Deskripsi Tugas –
Jawab pertanyaan berikut berdasarkan teks tentang Bumijawa:
(a) Berapa ketinggian Bumijawa?
(b) Apa topik survei yang dilakukan di Kabupaten Tegal?
(c) Dari stasiun mana rombongan berangkat dengan kereta api?

Minggu, 07 Mei 2017

Bumijawa di Kaki Gunung Selamet

 Terletak 165 Km sebelah barat Kota Semarang atau 329 Km sebelah timur Jakarta, dengan luas wilayah 39,68 Km² atau ±3.968 Hektar, Tegal menjadi salah satu kabupaten di Jawa Tengah yang sangat populer dengan wisata  alamnya. Selain itu, posisi tegal yang sangat strategis dalam menunjang perekonomian nasional maupun regional membuat Tegal cukup terkenal di telinga masyarakat Indonesia.

Kehidupan masyarakat Tegal di perkotaan didominasi oleh perdagangan dan jasa. Dilihat dari tatanan lingkungannya, Tegal termasuk kabupaten yang berkembang pesat. Akan tetapi, bukan kehidupan perkotaan di Tegal yang akan saya bahas.
Bumijawa, desa yang memiliki ketinggian 800 MDPL dengan udara yang relatif dingin. Hal ini karena Bumijawa terletak paling selatan dari Kabupaten Tegal dan sangat dekat dengan Gunung Selamet. Terkenal akan wisata alamnya yaitu GUCI, membuat saya tertarik untuk membahas desa ini. Terutama dalam hal kelistrikan.
Maret lalu, tepatnya pada 16 – 20 Maret 2017 saya bersama Muhammad Irhasy Fadlilah, Yodi Christian Silalahi, Septhian Tampubolon dan Bapak Tony Koerniawan, ditugaskan untuk survey di Kabupaten Tegal. Survey yang kami lakukan tentang kepuasan pelanggan PLN terhadap daya 450 VA yang digunakan oleh masyarakat Tegal. Kami memiliki waktu 5 hari untuk menyelesaikan tugas ini.
15 Maret 2017 pukul 10:30 WIB, kami berangkat dengan kereta api dari stasiun Gambir. Kami pastikan persiapan sudah matang dan kami siap berangkat.

Catatan dataset:
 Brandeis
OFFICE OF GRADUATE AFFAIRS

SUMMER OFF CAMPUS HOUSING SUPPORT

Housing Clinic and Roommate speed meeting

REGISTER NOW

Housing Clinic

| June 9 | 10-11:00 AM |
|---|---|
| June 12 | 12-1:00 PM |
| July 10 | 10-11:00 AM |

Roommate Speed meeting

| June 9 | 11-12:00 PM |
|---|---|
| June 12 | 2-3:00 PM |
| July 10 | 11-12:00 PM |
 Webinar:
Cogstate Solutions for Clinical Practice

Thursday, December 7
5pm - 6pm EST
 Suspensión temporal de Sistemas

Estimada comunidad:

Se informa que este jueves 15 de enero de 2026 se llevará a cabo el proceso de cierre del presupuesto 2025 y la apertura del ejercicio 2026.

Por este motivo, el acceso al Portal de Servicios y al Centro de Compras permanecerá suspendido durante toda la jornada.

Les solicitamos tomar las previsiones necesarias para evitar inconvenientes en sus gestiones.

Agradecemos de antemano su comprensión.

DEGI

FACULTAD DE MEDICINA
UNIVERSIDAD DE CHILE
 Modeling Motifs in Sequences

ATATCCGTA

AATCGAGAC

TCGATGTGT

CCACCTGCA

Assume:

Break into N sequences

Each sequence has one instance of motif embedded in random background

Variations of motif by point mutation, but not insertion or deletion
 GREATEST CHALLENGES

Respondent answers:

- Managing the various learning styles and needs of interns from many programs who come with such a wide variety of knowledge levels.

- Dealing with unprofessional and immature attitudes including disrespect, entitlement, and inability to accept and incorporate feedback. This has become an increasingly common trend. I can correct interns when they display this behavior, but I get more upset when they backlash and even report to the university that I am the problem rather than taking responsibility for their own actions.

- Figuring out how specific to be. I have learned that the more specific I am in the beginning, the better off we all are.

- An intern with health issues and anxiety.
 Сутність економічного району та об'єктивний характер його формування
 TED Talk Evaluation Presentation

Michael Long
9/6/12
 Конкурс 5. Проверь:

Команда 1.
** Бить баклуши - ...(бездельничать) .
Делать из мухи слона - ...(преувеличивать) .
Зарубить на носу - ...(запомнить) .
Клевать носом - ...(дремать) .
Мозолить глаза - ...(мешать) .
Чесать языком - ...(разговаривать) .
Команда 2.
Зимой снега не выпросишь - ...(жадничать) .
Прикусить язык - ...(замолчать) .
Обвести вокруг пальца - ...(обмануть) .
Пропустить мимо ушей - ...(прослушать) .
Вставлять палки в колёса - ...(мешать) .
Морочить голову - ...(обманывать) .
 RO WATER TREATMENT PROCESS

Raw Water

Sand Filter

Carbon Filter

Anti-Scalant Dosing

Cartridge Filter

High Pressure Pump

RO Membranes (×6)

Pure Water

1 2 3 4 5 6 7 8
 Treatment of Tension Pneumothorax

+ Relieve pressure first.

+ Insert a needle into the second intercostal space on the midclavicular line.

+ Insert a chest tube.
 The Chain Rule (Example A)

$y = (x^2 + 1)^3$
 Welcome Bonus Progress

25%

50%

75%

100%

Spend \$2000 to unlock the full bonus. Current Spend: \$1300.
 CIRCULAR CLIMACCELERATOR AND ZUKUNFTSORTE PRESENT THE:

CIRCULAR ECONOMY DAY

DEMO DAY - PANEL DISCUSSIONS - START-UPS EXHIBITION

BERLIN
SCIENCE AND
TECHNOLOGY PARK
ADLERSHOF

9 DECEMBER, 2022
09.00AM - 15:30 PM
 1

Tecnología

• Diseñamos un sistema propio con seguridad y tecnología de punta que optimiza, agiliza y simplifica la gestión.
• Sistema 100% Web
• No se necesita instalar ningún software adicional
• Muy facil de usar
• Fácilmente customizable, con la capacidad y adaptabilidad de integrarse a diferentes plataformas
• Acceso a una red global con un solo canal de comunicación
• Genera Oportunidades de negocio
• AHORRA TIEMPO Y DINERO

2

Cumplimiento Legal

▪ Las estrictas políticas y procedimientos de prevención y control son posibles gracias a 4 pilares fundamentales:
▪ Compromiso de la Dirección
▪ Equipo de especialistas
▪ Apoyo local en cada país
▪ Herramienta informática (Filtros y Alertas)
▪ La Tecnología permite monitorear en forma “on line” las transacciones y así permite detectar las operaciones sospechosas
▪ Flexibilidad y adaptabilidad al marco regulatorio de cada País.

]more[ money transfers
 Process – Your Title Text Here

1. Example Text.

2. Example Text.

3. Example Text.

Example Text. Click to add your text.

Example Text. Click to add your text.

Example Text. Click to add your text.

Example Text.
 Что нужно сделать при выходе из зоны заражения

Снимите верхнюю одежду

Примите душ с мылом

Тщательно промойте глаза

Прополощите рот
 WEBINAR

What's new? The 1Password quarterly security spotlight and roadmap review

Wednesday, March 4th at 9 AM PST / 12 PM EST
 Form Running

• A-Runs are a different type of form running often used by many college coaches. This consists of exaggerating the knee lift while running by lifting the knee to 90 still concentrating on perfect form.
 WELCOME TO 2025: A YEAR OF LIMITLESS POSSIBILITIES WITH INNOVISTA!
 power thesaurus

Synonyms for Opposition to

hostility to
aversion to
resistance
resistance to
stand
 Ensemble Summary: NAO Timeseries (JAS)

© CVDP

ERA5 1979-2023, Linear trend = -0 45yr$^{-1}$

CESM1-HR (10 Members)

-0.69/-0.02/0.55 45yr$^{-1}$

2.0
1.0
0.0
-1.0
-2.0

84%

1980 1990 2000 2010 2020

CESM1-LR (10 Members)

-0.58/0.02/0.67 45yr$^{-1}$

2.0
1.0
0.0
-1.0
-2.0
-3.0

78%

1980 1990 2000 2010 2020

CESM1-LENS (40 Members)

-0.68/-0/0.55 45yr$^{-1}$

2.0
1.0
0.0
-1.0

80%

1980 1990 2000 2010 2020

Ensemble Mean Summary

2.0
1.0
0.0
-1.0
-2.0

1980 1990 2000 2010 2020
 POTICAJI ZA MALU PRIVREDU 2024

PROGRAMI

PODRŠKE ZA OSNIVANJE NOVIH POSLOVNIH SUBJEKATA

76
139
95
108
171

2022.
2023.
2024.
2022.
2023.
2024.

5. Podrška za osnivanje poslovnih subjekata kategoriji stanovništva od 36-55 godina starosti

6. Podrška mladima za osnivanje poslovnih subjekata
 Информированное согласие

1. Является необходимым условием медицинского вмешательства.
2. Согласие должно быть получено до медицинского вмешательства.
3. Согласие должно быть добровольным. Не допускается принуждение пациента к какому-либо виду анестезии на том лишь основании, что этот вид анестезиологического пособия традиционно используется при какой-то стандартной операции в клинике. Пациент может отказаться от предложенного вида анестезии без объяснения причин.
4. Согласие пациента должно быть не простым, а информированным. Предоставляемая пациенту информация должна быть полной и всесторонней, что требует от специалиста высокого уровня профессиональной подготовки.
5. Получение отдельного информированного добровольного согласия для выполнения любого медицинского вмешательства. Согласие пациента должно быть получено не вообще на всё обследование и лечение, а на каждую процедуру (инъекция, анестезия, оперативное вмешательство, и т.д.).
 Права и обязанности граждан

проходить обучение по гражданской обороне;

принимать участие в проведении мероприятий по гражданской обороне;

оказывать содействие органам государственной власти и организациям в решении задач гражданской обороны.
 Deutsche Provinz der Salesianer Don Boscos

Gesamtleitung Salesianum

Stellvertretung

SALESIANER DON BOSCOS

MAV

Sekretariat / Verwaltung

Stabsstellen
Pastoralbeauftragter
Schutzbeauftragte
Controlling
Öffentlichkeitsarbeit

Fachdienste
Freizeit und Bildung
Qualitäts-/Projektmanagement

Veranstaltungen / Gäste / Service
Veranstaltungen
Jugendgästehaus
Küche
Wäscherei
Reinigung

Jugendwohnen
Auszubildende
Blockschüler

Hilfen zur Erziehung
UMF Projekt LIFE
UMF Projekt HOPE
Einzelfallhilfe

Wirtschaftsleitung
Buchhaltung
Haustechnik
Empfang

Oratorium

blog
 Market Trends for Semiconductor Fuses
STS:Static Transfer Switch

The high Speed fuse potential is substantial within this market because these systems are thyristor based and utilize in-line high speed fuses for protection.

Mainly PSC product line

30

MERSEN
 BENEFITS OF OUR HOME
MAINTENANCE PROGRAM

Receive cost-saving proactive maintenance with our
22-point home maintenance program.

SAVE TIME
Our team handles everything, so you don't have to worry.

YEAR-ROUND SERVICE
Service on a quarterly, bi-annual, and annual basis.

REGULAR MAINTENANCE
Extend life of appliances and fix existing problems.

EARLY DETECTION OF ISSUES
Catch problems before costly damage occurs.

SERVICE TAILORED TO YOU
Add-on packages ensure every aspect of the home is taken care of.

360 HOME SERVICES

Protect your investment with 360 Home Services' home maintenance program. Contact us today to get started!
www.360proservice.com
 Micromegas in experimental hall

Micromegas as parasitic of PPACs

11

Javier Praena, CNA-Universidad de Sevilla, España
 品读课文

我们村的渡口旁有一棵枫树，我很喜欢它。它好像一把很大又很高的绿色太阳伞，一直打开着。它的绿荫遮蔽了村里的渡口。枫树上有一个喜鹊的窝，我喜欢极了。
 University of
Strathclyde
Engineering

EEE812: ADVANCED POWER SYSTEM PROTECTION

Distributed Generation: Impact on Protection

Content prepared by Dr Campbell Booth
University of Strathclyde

Jawaban Tugas –
(a) 800 MDPL.
(b) Kepuasan pelanggan PLN terhadap daya 450 VA yang digunakan oleh masyarakat Tegal.
(c) Stasiun Gambir.